= What you will do =
Among the entries below, extract exactly the lines that run from the one with "New Zealand, site EFD_DCAMH07, 2020-03-10" through the one with "Tanzania, site H13, 2013-05-11", both ends included.

= Provided records =

[Start of Attachment]

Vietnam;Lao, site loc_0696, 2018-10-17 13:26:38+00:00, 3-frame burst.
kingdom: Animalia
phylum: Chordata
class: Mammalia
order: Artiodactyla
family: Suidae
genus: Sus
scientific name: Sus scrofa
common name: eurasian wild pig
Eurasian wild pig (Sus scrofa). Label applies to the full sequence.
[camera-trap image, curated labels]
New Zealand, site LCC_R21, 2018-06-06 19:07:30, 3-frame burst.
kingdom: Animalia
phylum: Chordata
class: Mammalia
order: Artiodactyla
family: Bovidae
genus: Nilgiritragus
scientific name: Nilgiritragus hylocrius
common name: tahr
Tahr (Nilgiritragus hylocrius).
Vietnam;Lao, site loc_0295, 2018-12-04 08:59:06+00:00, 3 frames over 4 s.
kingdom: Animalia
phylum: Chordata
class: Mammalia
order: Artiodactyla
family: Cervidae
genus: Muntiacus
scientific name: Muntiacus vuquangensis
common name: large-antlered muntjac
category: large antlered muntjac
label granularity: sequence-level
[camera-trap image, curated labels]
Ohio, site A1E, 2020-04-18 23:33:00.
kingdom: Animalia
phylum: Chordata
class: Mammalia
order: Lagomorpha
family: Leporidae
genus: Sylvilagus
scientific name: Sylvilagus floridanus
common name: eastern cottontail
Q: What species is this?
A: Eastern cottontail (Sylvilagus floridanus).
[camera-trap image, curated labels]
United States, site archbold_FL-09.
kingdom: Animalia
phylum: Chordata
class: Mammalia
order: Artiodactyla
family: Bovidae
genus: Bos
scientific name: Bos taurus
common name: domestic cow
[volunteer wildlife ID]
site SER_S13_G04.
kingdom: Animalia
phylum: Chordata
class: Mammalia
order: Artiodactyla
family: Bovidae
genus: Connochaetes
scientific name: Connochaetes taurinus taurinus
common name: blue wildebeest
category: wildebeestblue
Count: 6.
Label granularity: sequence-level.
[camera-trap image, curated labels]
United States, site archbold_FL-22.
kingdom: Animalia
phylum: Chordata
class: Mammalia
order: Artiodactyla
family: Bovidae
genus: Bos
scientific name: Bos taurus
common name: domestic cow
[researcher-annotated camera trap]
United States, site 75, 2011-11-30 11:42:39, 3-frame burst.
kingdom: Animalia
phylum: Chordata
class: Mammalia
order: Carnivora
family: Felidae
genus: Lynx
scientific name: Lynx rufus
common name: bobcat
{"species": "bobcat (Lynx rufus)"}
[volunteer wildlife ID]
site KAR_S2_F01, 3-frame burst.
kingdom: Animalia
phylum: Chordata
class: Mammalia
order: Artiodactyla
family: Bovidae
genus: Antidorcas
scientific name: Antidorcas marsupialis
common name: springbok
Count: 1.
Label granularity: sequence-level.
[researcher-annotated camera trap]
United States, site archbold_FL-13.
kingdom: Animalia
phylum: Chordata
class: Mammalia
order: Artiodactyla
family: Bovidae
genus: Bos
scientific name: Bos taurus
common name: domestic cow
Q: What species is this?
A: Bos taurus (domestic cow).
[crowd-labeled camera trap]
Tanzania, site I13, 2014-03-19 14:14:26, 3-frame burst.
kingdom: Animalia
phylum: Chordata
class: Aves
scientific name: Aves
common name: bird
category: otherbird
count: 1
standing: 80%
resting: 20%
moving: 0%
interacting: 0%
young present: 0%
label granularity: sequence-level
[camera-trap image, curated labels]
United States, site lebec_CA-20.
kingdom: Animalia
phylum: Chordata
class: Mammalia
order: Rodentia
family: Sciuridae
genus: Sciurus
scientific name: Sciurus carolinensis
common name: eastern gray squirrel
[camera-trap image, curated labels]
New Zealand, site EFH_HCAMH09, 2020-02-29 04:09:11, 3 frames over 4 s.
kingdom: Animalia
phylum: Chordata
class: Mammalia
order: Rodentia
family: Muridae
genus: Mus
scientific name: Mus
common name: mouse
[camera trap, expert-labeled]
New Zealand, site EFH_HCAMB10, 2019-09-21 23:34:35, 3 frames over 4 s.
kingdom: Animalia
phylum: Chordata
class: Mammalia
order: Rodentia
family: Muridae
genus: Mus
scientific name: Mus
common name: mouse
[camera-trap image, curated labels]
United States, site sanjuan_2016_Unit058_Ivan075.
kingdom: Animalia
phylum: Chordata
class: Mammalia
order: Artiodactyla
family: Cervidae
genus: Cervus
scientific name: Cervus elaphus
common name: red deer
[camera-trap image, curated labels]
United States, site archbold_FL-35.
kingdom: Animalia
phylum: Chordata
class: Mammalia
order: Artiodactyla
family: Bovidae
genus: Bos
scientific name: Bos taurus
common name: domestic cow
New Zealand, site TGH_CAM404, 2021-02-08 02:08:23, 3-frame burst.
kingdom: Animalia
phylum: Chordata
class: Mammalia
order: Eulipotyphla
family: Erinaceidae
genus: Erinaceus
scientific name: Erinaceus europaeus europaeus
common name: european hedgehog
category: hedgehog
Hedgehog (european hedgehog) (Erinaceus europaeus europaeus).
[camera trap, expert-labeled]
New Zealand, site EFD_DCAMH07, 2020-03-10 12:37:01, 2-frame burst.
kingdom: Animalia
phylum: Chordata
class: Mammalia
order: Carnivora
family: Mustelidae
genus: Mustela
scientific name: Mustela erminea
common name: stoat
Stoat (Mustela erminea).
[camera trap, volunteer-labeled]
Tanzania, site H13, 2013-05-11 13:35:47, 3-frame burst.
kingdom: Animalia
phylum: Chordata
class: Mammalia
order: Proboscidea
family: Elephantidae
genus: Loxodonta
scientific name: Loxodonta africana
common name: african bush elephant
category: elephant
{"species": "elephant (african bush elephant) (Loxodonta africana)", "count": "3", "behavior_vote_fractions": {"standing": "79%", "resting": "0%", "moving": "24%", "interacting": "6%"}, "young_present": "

[End of Attachment]

= Problem solution =
New Zealand, site EFD_DCAMH07, 2020-03-10 12:37:01, 2-frame burst.
kingdom: Animalia
phylum: Chordata
class: Mammalia
order: Carnivora
family: Mustelidae
genus: Mustela
scientific name: Mustela erminea
common name: stoat
Stoat (Mustela erminea).
[camera trap, volunteer-labeled]
Tanzania, site H13, 2013-05-11 13:35:47, 3-frame burst.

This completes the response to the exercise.